Translator’s Note: Jean D’Amérique

These seven poems come from Jean D’Amérique’s third collection of poems, Atelier du silence, or, in English, Workshop of Silence. I consider my translation of the title a working one since it doesn’t quite convey the connotations of an atelier, e.g. an artist’s studio, or a jeweler’s workshop, where silence would be a material to be worked on, heated and hammered and shaped and chased.

 

D’Amérique is a poet of resistance, like Nazim Hikmet or Aimé Césaire. His imagination, his persistence, his refusal to quiet down, transform his silence and his speech, in the eyes of the state and the various powers he speaks out against, into a kind of weapon. They are things he wields and which grant him his own power. We can see how he uses them in poems like “Typewriter,” where silence is a kind of beauty whose mutilation is warranted by the poem’s success. What a joy it would be to be able to be silent, to live in a world where there is no need to denounce corruption, inequity, injustice. But the need is there, as we see in “Speech” where “Fresh bread is what we want” and “the word” is what sows the fields for it.

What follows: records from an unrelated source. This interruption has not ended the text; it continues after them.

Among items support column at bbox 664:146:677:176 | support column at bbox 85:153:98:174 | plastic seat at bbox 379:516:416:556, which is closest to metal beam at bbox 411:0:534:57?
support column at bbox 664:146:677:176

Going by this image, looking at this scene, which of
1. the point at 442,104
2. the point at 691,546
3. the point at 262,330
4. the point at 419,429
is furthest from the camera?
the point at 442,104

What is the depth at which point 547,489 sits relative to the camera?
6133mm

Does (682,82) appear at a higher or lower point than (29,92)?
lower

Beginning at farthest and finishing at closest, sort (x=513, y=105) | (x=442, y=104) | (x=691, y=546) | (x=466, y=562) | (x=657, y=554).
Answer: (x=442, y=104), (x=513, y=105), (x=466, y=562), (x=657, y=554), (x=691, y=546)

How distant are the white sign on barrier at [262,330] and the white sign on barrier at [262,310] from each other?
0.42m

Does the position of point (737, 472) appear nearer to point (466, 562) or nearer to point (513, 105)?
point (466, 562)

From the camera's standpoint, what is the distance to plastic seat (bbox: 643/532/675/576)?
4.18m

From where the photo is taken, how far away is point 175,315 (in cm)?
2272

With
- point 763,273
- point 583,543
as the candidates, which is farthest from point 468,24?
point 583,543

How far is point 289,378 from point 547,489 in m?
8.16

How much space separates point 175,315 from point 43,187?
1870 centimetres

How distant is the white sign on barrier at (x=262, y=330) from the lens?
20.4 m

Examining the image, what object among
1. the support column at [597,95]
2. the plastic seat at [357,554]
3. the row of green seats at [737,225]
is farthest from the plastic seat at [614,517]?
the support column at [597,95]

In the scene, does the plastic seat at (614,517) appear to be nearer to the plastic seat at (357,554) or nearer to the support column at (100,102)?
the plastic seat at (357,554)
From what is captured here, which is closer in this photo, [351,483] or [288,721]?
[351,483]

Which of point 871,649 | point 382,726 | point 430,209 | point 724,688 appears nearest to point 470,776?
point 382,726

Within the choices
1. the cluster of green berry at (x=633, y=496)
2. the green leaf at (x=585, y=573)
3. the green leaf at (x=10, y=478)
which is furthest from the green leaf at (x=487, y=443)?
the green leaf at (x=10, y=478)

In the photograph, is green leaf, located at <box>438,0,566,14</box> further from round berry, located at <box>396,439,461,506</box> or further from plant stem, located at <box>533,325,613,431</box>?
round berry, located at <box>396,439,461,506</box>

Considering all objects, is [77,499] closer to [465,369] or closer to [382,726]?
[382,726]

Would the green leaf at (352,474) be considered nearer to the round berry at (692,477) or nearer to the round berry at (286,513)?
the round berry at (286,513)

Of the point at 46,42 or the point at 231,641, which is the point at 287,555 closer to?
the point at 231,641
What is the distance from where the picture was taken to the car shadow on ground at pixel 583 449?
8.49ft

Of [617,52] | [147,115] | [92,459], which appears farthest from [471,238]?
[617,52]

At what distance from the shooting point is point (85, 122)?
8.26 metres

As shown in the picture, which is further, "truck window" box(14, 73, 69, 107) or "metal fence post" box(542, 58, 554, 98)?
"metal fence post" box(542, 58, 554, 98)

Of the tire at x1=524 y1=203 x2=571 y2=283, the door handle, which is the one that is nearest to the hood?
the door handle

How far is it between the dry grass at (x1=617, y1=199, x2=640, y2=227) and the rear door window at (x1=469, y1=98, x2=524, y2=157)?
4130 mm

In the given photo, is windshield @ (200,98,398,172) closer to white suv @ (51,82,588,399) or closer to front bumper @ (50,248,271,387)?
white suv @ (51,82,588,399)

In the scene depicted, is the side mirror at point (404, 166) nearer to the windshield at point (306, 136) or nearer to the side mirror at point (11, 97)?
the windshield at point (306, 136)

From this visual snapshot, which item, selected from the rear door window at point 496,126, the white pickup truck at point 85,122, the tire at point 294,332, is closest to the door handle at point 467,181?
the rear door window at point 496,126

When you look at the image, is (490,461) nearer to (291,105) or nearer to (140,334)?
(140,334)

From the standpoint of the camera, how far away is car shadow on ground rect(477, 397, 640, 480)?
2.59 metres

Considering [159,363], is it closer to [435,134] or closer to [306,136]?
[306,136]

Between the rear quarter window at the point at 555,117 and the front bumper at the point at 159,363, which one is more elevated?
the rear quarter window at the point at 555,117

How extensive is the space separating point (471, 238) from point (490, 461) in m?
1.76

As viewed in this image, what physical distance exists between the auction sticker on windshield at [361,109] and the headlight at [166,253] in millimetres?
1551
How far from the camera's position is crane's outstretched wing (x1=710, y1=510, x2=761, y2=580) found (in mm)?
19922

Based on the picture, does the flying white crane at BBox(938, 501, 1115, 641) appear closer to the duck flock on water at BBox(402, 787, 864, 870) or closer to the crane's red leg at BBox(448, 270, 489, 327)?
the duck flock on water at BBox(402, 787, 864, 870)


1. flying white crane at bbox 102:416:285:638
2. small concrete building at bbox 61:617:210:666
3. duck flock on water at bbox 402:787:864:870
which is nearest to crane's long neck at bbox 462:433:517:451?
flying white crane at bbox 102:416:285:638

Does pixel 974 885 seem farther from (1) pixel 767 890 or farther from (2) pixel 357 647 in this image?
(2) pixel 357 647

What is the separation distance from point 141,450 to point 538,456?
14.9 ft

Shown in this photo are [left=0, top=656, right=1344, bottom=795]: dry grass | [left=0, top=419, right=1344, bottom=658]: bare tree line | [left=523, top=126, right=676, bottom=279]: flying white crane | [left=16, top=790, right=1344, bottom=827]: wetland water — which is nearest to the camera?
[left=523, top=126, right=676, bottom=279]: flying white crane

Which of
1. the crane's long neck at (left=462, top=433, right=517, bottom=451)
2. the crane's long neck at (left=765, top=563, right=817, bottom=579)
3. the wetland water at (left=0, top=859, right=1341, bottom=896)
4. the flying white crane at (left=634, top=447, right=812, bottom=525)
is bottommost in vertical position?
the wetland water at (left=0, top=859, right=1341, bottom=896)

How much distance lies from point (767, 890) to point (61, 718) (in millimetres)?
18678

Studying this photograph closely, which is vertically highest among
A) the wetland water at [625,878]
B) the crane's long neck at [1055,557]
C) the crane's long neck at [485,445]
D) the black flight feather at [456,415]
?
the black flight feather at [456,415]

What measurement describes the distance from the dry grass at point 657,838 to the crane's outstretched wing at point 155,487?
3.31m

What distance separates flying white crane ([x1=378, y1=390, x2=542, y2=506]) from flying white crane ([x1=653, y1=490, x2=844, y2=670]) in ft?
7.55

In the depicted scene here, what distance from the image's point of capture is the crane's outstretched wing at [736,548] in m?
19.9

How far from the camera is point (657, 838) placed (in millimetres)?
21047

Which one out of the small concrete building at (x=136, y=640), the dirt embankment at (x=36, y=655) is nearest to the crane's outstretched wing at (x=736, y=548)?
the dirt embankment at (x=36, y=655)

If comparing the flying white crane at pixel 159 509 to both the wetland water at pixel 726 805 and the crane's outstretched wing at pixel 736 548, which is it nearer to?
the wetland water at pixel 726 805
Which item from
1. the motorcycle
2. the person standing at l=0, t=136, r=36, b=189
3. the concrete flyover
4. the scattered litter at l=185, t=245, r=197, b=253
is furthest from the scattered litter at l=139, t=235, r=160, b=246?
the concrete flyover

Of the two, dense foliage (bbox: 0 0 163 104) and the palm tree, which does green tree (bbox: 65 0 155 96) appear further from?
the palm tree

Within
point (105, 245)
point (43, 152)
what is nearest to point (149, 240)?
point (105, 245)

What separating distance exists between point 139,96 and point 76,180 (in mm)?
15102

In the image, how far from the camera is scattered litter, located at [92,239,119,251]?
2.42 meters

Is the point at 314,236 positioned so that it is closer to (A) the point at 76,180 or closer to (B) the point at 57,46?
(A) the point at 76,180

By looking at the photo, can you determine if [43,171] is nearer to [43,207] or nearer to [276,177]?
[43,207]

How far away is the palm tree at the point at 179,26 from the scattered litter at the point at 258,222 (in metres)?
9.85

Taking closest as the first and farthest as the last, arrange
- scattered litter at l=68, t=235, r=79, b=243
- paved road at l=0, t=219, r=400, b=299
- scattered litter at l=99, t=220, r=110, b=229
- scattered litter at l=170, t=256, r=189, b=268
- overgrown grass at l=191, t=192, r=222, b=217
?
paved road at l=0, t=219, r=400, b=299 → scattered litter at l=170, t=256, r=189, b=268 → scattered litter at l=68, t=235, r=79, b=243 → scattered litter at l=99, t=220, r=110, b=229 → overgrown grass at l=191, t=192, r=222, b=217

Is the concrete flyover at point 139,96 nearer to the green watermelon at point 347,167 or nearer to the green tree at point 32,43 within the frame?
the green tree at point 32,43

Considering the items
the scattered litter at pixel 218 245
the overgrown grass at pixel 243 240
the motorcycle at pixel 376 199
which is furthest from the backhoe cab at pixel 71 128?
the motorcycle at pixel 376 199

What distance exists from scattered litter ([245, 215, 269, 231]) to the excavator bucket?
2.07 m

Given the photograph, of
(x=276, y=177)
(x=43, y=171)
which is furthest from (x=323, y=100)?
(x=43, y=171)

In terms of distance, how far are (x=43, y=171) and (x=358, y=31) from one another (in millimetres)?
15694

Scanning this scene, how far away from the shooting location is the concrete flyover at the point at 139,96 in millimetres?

Though Jean’s poems grow out of soils strewn with stones and splotched with blood, they also grow out of play, one of the more daring and dangerous modes there is (“being happy is worth the price” as he says). The title, for instance, of “Front Matter” in French is “entrée en matière” which means, literally, “the entering into of (the) matter” but is another way of saying foreword, or preamble. The poem—the first in the book—plays with the polysemy of the word matter—an issue at hand as well as the material out of which things are made. How do you start a book? How does one become a poet? Is one harmed into it, as Yeats was by mad Ireland? Does one eat poems, like Mark Strand? What is the matter itself—that the poet has been fed on the nights sprouting from the death of his confreres, or that there is so much death it has become a kind of crop, an export?

 

Like any poet worth his constellations, these poems are not about answers, but about making the questions more urgent, vivid, real. They are a map of the fires the poet has had his hand in, “the doorstep[s] of [more than] one volcano” whose eruptions have made, and can transfigure, the world we know.